EXERCISE BRIEF :: Filter the lines below, copying only those with the string "Vietnam".

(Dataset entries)
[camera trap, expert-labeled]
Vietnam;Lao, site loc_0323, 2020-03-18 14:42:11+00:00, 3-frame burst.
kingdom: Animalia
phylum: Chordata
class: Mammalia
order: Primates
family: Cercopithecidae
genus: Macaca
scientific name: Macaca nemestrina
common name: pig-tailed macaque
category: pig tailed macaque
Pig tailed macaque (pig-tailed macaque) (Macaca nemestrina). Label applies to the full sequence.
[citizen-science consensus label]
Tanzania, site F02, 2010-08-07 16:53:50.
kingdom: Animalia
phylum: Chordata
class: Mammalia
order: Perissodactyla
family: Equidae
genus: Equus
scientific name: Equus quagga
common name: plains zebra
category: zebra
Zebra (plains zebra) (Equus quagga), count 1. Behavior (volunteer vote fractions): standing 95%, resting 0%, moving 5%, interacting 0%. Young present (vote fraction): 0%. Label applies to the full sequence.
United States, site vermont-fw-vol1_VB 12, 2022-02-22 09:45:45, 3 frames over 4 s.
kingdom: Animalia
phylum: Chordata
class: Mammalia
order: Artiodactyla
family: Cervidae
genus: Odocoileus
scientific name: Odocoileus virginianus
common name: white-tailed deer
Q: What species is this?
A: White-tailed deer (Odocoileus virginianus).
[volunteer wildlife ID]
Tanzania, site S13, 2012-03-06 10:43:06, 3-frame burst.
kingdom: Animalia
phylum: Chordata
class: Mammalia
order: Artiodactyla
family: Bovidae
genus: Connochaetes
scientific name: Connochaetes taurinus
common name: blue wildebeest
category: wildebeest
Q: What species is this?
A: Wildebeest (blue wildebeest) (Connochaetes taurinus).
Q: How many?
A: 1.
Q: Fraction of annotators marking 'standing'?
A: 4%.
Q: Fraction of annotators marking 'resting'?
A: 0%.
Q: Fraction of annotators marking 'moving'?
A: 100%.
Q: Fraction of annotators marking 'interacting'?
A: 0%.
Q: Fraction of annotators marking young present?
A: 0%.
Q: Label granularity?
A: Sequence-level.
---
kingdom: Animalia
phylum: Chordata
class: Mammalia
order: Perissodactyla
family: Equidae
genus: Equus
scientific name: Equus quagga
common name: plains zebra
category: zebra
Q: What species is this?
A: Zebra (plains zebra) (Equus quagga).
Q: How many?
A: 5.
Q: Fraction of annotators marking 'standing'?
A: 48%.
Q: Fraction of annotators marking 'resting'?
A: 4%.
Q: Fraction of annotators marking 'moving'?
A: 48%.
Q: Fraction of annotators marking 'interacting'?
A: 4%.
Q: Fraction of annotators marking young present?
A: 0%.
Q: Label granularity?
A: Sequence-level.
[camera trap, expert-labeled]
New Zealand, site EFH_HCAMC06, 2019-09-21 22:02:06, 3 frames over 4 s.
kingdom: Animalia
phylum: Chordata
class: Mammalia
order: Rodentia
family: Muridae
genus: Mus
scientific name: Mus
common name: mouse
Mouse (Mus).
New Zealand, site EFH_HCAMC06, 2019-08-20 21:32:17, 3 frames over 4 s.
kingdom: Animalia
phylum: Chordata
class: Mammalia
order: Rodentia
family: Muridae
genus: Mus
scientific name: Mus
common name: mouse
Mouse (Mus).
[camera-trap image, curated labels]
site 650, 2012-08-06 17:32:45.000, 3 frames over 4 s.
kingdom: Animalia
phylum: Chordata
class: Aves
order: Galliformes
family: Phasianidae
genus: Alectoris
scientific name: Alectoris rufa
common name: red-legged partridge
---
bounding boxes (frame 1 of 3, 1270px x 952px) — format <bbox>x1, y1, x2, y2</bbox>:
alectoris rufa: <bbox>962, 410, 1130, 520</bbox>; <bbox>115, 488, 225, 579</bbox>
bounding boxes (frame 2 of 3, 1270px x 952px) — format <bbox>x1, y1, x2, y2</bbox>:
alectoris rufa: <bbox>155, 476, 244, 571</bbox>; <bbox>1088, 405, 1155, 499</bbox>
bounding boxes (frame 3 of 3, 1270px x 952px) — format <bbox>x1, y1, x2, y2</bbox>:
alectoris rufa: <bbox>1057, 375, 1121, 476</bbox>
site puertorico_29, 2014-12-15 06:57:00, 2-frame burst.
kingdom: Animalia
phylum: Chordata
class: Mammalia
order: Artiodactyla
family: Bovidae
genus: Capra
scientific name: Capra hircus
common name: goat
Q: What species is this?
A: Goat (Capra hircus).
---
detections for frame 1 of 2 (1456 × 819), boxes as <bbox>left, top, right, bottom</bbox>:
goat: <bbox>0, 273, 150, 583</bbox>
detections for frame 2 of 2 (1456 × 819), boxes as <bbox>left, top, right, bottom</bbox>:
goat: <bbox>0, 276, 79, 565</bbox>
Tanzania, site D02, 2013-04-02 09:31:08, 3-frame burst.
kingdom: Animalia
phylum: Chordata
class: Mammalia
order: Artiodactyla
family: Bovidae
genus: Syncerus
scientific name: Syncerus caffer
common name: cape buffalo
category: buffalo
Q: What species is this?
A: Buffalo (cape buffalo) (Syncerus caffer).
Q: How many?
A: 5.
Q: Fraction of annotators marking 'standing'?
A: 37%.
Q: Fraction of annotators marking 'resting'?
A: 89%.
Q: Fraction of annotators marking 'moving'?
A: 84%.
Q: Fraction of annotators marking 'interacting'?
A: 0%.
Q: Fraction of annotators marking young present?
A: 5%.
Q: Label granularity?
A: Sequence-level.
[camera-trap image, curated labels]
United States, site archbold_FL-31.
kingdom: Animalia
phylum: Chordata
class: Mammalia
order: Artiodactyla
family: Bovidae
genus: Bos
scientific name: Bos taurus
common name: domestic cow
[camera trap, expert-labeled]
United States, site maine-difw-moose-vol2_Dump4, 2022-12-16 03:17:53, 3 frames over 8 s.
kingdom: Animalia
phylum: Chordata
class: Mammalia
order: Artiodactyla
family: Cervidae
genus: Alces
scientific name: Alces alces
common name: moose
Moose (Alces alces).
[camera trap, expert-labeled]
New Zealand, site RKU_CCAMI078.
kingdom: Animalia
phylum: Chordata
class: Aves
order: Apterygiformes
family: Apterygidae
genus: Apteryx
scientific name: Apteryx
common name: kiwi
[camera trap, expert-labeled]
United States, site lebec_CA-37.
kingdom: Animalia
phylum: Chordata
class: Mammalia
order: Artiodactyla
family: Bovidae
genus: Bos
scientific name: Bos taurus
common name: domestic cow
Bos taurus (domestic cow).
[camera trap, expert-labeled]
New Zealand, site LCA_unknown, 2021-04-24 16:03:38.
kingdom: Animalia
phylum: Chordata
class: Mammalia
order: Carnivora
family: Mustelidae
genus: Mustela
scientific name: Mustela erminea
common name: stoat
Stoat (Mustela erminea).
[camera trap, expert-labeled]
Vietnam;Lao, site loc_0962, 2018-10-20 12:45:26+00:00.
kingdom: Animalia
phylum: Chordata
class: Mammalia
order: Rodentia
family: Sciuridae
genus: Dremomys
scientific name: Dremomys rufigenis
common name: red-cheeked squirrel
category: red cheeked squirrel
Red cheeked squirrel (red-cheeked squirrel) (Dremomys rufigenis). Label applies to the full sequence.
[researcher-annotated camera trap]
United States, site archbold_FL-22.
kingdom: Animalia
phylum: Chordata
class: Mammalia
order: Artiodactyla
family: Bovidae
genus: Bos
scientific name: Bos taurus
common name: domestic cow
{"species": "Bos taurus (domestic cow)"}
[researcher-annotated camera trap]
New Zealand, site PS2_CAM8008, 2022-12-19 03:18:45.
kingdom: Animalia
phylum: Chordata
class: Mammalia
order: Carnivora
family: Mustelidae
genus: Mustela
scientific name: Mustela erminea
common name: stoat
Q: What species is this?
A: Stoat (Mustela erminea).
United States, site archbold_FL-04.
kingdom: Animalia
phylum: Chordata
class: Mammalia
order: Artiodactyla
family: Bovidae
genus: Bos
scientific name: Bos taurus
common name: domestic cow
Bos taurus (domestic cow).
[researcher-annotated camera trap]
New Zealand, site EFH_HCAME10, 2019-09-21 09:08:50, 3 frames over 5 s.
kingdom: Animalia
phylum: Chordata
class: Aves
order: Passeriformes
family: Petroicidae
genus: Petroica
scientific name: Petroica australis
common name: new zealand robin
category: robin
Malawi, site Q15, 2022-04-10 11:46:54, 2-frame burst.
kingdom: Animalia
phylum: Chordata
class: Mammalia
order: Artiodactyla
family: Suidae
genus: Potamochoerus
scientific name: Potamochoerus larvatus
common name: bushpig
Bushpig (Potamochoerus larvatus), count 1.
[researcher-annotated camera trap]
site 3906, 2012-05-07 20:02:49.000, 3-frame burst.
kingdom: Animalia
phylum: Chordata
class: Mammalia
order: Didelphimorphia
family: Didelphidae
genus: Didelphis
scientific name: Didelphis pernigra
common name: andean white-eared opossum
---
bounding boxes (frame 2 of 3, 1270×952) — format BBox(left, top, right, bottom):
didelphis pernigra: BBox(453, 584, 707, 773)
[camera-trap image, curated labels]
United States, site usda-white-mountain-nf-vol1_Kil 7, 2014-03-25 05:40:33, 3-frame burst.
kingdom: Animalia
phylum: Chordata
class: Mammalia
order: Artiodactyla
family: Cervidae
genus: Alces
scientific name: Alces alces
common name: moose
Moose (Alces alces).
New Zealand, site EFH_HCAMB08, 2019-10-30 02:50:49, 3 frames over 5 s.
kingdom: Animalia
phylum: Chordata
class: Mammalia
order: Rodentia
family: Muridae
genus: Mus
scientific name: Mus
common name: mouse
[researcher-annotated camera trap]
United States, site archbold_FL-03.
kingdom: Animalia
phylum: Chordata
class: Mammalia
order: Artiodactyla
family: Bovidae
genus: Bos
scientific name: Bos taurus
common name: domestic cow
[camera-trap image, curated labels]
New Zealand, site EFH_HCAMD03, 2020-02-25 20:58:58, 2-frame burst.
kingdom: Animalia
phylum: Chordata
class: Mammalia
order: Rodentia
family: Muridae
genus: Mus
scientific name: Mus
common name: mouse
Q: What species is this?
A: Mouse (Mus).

SOLUTION TO THIS PROBLEM ::
Vietnam;Lao, site loc_0323, 2020-03-18 14:42:11+00:00, 3-frame burst.
Vietnam;Lao, site loc_0962, 2018-10-20 12:45:26+00:00.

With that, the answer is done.